Krawalle überschatten Nordderby

Auf dem Anmarsch zum Stadion, abgesichert von rund 1000 Polizisten, ging es nicht ohne einen Einsatz von Wasserwerfern ab, nachdem Polizeibeamte von HSV-Sympathisanten attackiert worden waren. Der HSV-Vorstandsvorsitzende Bernd Hoffmann allerdings wurde kurz nach seinem Eintreffen mit Bier begossen. Nach dem Spiel attackierten ein paar HSV-Fans die St. Pauli-Kneipe "Jolly Roger", es kam zu vereinzelten Schlägereien und Festnahmen. Auch am Paulinenplatz kamen sich Anhänger beider Teams in die Haare, die Polizei rückte mit Wasserwerfern an.

Die Auseinandersetzungen hielten auch lange nach dem Schlusspfiff noch an. Rund um die Reeperbahn gab es immer wieder Schlägereien, die Polizei sprach von einer unübersichtlichen Lage.
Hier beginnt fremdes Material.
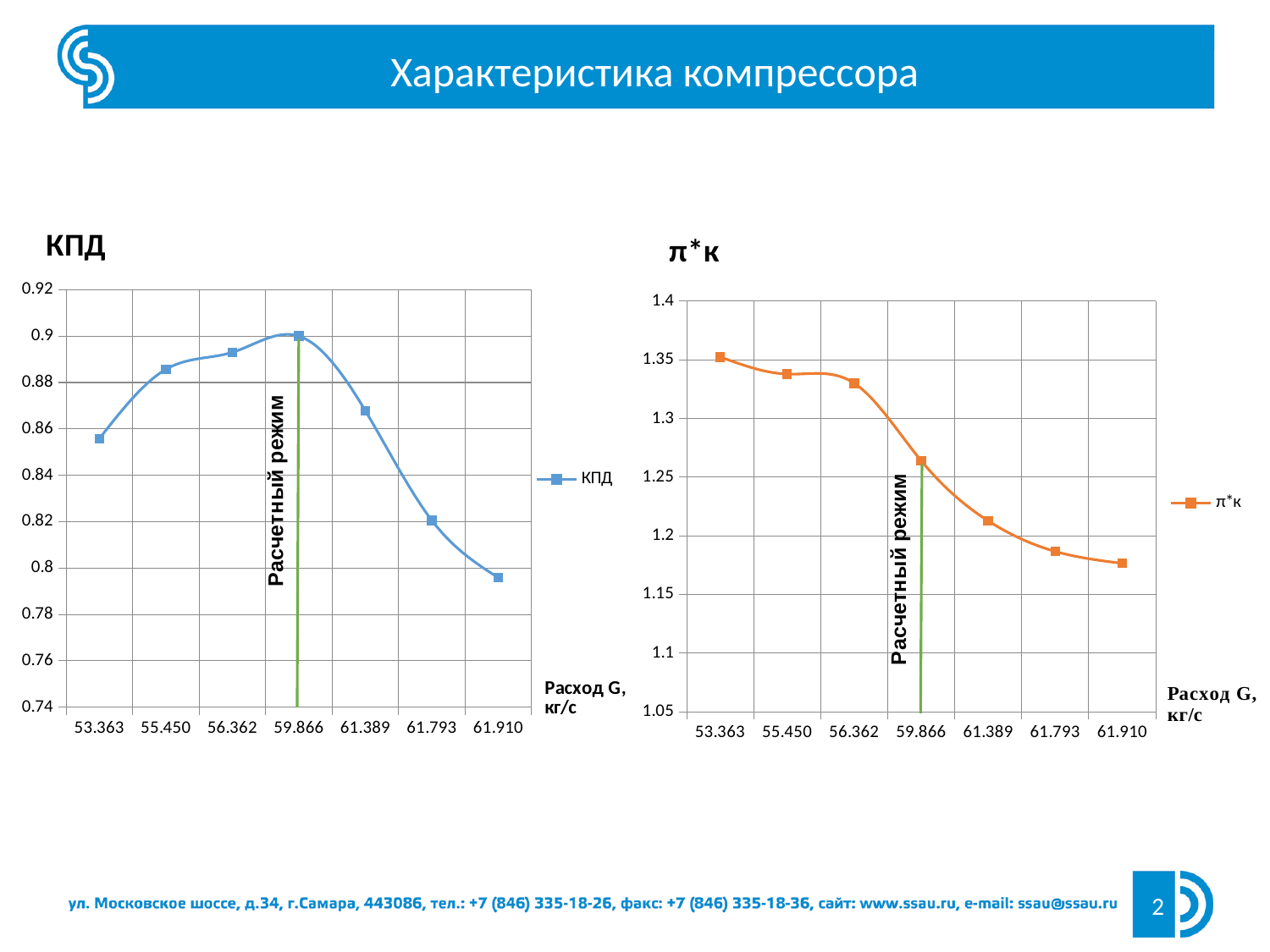
On the π*к chart, is the value at Расход G = 61.910 greater or less than 1.2? less On the КПД chart, which has the larger КПД: Расход G = 56.362 or Расход G = 61.793? 56.362 On the КПД chart, at which value of Расход G is КПД lowest? 61.910 On the КПД chart, is the value at Расход G = 61.389 greater or less than 0.86? greater How many series does the legend of the КПД chart list? 1 On the π*к chart, at which value of Расход G is π*к lowest? 61.910 How many data points are plotted on the π*к chart on the right? 7 On the π*к chart, do the values rise or fall as Расход G increases? fall What kind of chart is the КПД chart on the left? line chart What label is written on the vertical green line in both charts? Расчетный режим On the π*к chart, at which value of Расход G is π*к highest? 53.363 On the КПД chart, at which value of Расход G is КПД highest? 59.866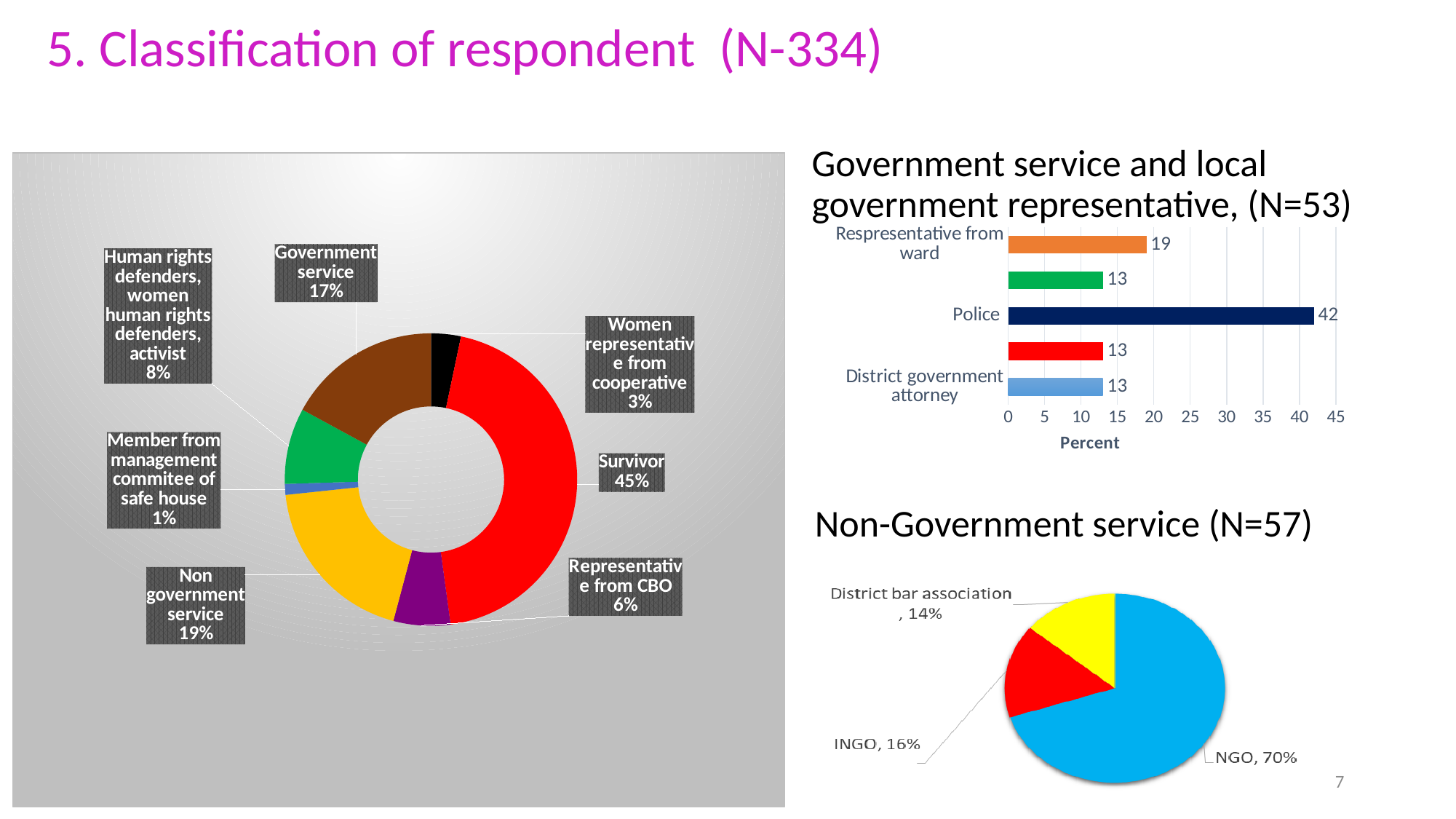
In the left doughnut chart, what is the difference between the Government service share and the Human rights defenders share? 9% In the 'Non-Government service' pie chart, which is larger, INGO or District bar association? INGO In the 'Government service and local government representative' bar chart, what is the value for Police? 42 In the 'Government service and local government representative' bar chart, what is the value for Respresentative from ward? 19 In the 'Non-Government service' pie chart, what share is NGO? 70% What kind of chart is the 'Government service and local government representative' chart? Bar chart In the 'Government service and local government representative' bar chart, which category has the highest value? Police In the left doughnut chart, how many categories are shown? 7 In the left doughnut chart, which category has the smallest share? Member from management commitee of safe house In the left doughnut chart, what share of respondents are Survivors? 45% In the 'Government service and local government representative' bar chart, how many bars are plotted? 5 In the left doughnut chart, what percentage of respondents are from Non government service? 19%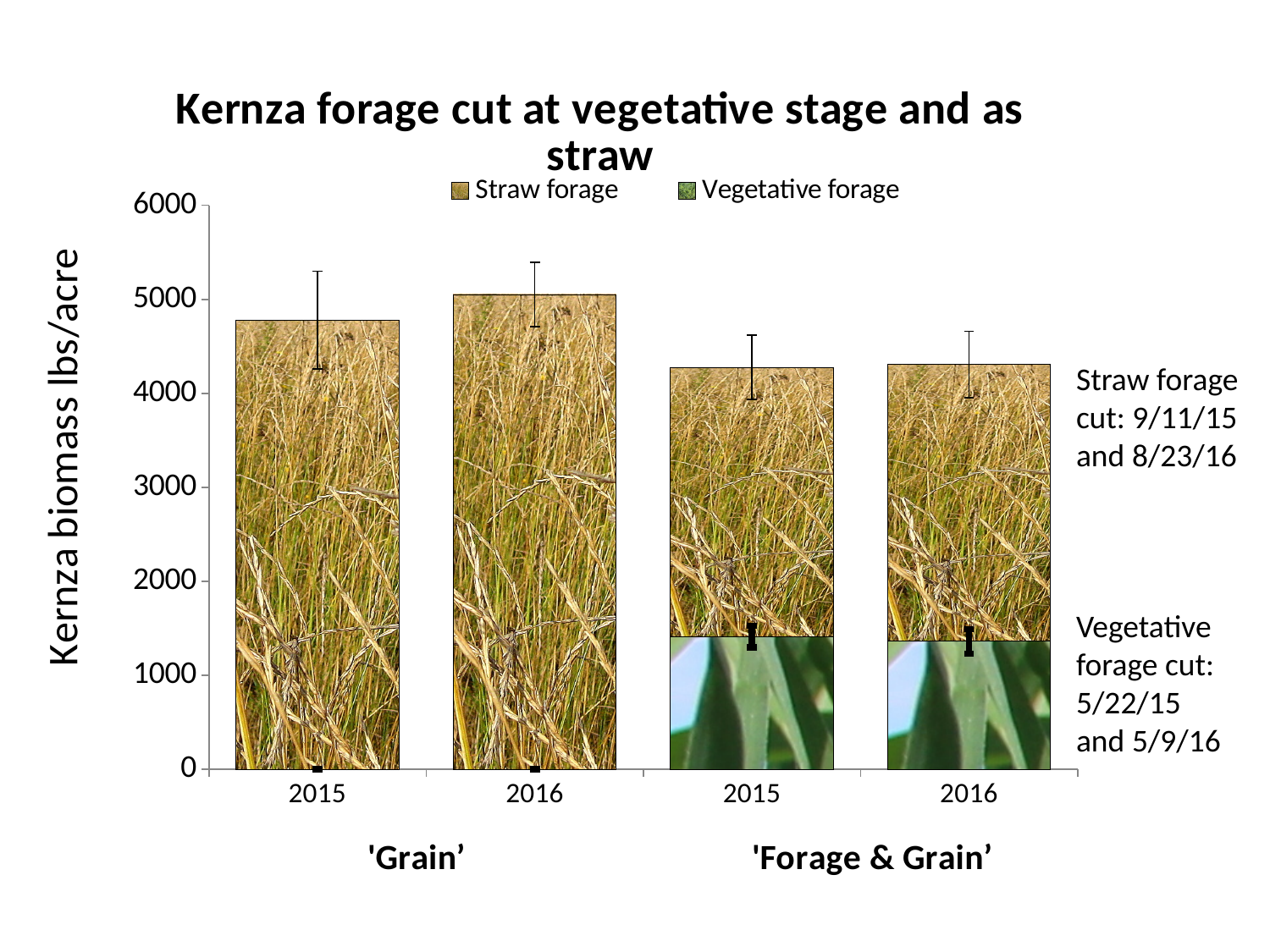
Which is larger, the total biomass for 'Grain' 2015 or 'Grain' 2016? 'Grain' 2016 Is the Vegetative forage value for 'Forage & Grain' 2015 greater or less than 2000? less What are the two series named in the legend? Straw forage and Vegetative forage Is the total biomass for 'Grain' 2015 greater or less than 4000? greater How many series does the legend list? 2 Which is larger, the total biomass for 'Grain' 2015 or 'Forage & Grain' 2015? 'Grain' 2015 Is the total biomass for 'Forage & Grain' 2015 greater or less than 5000? less How many bars are plotted in the chart? 4 What is the label of the y axis? Kernza biomass lbs/acre Which bar has the highest total Kernza biomass? 'Grain' 2016 What kind of chart is shown on the slide? Stacked bar chart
Die Anzahl der verletzten Personen war zunächst noch unklar.

Da nur 2100 Gästefans am Millerntor live dabei sein konnte, verfolgten viele Anhänger der «Rothosen» die Partie auf einer Großbildleinwand in der HSV-Arena. Selbst dort waren aber auch circa 80 Fans des FC St. Pauli präsent, die für die Partie in "ihrer" Arena keine Tickets erhalten hatten. Insgesamt waren 25.291 Zuschauer in der Imtech-Arena, die für einen stimmungsgeladenen aber friedlichen Nachmittag sorgten.

Die Statistik

St. Pauli: 26 Kessler - 24 Rothenbach, 5 Zambrano, 16 Thorandt, 6 Oczipka - 20 Lehmann, 17 Boll - 8 Bruns (ab 67. Bartels), 7 Hennings (ab 73. Asamoah), 23 Naki (ab 84. Kruse) - 9 Ebbers. - Trainer: Stanislawski

Hamburg: 1 Rost - 25 Rincon, 4 Westermann, 5 Mathijsen, 7 Jansen - 14 Jarolim (ab 79. Trochowski), 8 Ze Roberto - 21 Pitroipa, 9 Guerrero (ab 62. Petric), 11 Elia (ab 79. Choupo-Moting) - 22 van Nistelrooy. - Trainer: Veh

Schiedsrichter : Florian Meyer (Burgdorf)

Zuschauer : 23.794 (ausverkauft)

Tore : 1:0 Boll (77.) , 1:1 Petric (88.)